QUOTED TEXT:
===============
But the unrestored section between Jinshanling and Simitai is far less traveled.

The wall, at 5,500 miles, is actually a series of fortifications built as early as the 7th century BC that were eventually joined.

Sections of the wall have been built and rebuilt, while others have disappeared altogether.

When Rindge and Nataki visited on a sweltering June day, they saw no more than 30 hikers in an 8 or 9-hour period.

The pair spent the night before their hike in a hutong, a guest house on the outskirts of Beijing.

The owner's brother dropped them off at one end--and planned to pick them up at the other.

Unfortunately the plans went awry when Nataki got sick from the heat. The pair eventually made it down after several hours with the help of a group of friendly hikers.

But they never made it as far as Simitai.

The couple saw just a handful of unarmed guards during their time on the wall.

Apart from the heat, the biggest challenge was climbing on the crumbling stones, which have stood for thousands of years.

While parts of the wall have been renovated, much of it lies in disrepair.

In some places, locals have taken stones to build their own homes.

Other parts have been destroyed to make way for construction projects.

Apart from fellow hikers and the occasional guard, there were also locals selling water and snacks along the route.
===============
Data items:
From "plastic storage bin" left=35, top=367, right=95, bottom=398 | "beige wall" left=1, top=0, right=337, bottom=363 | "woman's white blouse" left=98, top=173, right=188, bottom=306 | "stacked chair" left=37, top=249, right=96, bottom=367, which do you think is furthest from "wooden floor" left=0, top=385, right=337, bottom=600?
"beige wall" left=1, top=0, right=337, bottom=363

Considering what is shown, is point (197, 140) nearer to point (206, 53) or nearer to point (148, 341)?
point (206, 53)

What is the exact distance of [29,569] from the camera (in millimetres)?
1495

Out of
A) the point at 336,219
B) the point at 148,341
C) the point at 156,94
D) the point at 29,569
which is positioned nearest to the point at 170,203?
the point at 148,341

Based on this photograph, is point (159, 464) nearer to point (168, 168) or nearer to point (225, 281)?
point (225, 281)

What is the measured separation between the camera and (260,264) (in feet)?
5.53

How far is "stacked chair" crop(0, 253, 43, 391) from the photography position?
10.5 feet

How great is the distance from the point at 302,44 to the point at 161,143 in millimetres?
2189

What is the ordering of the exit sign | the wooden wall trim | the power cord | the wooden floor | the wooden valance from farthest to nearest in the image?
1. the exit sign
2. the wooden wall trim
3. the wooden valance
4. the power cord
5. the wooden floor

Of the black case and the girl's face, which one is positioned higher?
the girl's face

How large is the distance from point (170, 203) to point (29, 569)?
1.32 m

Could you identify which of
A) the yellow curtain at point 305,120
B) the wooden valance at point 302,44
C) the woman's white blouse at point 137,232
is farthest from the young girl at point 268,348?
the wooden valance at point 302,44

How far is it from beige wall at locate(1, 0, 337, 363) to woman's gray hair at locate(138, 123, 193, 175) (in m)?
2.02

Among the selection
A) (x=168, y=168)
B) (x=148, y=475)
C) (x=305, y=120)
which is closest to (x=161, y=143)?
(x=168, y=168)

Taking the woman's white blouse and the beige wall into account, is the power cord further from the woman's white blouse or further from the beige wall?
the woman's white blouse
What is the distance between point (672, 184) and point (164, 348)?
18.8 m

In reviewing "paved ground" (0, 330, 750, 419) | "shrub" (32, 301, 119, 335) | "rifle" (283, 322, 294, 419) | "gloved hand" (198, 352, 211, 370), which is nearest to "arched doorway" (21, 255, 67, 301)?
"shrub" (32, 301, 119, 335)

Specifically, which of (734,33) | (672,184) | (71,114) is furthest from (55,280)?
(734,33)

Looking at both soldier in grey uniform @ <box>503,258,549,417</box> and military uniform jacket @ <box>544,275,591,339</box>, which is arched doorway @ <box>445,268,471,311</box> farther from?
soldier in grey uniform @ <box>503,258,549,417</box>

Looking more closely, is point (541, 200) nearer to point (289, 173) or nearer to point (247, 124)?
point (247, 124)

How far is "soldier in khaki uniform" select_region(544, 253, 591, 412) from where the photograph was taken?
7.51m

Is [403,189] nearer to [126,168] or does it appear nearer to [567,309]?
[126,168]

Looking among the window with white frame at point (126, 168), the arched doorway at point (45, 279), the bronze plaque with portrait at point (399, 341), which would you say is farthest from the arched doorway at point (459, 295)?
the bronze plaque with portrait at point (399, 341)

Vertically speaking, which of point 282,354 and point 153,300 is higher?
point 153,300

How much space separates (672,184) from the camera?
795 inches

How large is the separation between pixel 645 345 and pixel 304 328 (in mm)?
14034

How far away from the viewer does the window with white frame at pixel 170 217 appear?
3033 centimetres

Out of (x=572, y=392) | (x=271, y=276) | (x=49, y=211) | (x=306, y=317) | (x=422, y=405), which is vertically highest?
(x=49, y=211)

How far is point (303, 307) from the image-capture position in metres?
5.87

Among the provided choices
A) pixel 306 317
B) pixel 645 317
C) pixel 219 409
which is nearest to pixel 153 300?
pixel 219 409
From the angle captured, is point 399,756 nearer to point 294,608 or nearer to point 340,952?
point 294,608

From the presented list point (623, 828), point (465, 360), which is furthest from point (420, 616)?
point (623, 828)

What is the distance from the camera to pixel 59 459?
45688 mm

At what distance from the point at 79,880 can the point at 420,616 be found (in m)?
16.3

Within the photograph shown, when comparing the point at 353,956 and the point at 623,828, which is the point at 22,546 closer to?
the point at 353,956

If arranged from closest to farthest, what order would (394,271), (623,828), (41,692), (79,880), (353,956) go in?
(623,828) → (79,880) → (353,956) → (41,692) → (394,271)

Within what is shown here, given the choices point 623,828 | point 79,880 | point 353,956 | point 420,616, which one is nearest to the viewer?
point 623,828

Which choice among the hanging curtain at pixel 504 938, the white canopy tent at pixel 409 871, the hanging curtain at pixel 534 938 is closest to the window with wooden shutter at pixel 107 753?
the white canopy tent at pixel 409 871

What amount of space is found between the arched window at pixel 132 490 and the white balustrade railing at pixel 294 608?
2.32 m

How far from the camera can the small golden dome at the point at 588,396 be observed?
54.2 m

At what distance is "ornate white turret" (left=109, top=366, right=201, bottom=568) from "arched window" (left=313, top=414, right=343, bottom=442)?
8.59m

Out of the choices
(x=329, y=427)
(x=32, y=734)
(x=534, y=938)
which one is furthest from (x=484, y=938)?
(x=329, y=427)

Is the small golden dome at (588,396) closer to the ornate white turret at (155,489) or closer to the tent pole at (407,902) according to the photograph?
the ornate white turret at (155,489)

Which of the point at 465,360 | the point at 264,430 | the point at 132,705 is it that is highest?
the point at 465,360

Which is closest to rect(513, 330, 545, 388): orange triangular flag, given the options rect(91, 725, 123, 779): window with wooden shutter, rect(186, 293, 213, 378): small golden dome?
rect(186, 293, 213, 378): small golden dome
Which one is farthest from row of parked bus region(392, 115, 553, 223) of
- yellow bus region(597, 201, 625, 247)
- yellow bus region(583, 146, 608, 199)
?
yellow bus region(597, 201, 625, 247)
===============
In the text about the hike on the wall, what was the biggest challenge apart from the heat?

CORRECT RESULT: Climbing on the crumbling stones.